Последовало долгое молчание.
— Я сейчас кое-что припомнил… Шеннон обмолвилась перед самым отъездом… Пожалуй, это мало что прояснит, но…
Митч, как ни страдал, сразу оживился.
— Что?.. Что она сказала?
— Тогда я не придал этому значения. А теперь подумал, вдруг…
Митч вцепился в трубку. Все-таки Фрэнк славный старикан. И ведь остался один как перст. Его-то, Митча, всегда окружала большая семья, он так к этому привык, что даже не задумывался, какое это счастье.
— Я очень рад, что вы позвонили, Фрэнк, — произнес Митч как можно мягче и приветливее. — Так что же сказала Шеннон?
— Что-то насчет того, что из-за нее вы можете потерять… я толком не понял, что именно.
— Потерять?
Митч сжал ладонями лоб. Голова раскалывалась от боли. Фрэнк прав. Ничего не прояснилось.
— И все? Она больше ничего не сказала?
— Нет. Сказала только — она не хочет, чтобы вы из-за нее что-то потеряли. А вы не знаете, что она имела в виду?
— Понятия не имею. Хотя… погодите…
Догадка слабо шевельнулась в его мозгу. Думай, думай, приказывал себе Митч, изо всех сил стараясь сосредоточиться. Вдруг в ушах у него прозвучал голос Росса. И тут же все стало ясно.
— Господи, — прошептал Митч. — Ну конечно… дети.
Он положил трубку и невидящим взглядом уставился в пустоту.
Шеннон случайно услышала его разговор с Россом. И как он сразу не догадался? Она испугалась, что из-за нее Митча лишат права опеки.
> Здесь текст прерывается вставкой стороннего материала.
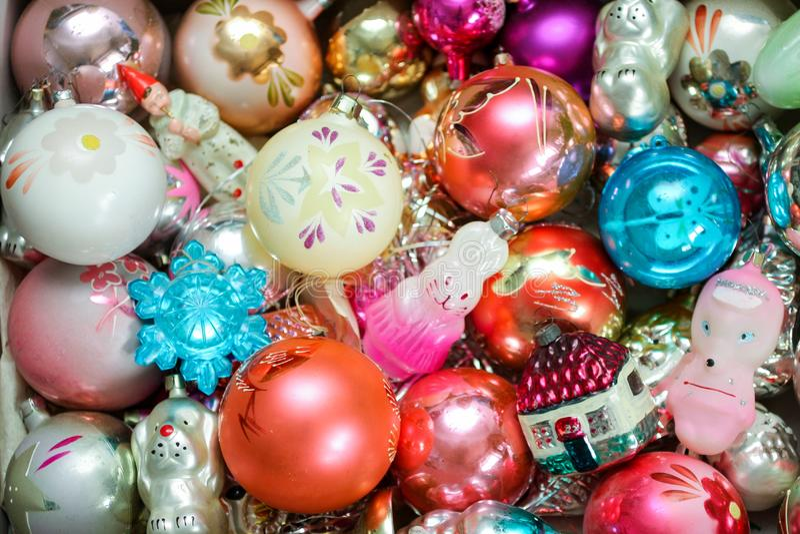 Olika färgrika julleksaker på en ask royaltyfri foto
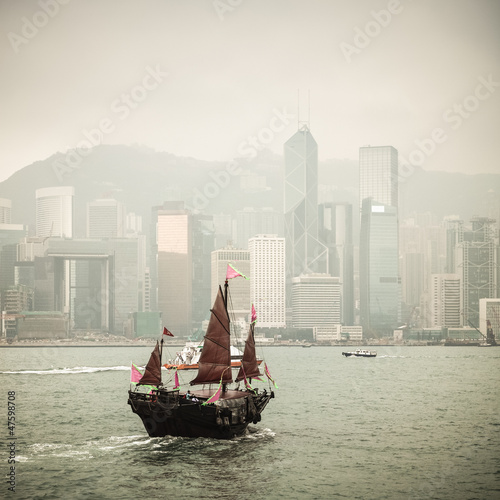 Fotografija  chinese traditional wooden sailboat sailing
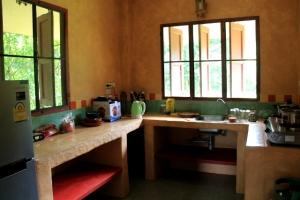 Mökkini keittiö. Aika tyypillinen keittiö, mitä nyt olen Thaimaassa päässyt käyttämään. Monien maalaisthaimaalaisten asumukset ja keittiöt ovat paljon vaatimattomampia.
Митч опустился на колени и принялся шарить по полу, отыскивая скомканное письмо. Нашел и стал нежно разглаживать бумагу пальцами. Он был готов целовать подпись Шеннон. От письма исходил слабый знакомый запах.
Митч чуть не расплакался от облегчения.
Шеннон любит его. Она не предала его, нет. Она думает только о нем, о его счастье.
Но волна радости быстро схлынула. Он должен отыскать ее, отыскать во что бы то ни стало. Он должен сказать ей: она ему дороже всех на свете; пока они вместе, им не страшны никакие беды.
Но как он теперь найдет Шеннон? Судя по словам Фрэнка, Шеннон собиралась взять машину и проехаться по побережью Атлантики. Если она все время в пути, искать ее — все равно, что искать иголку в стоге сена. В какую-то секунду у Митча опустились руки.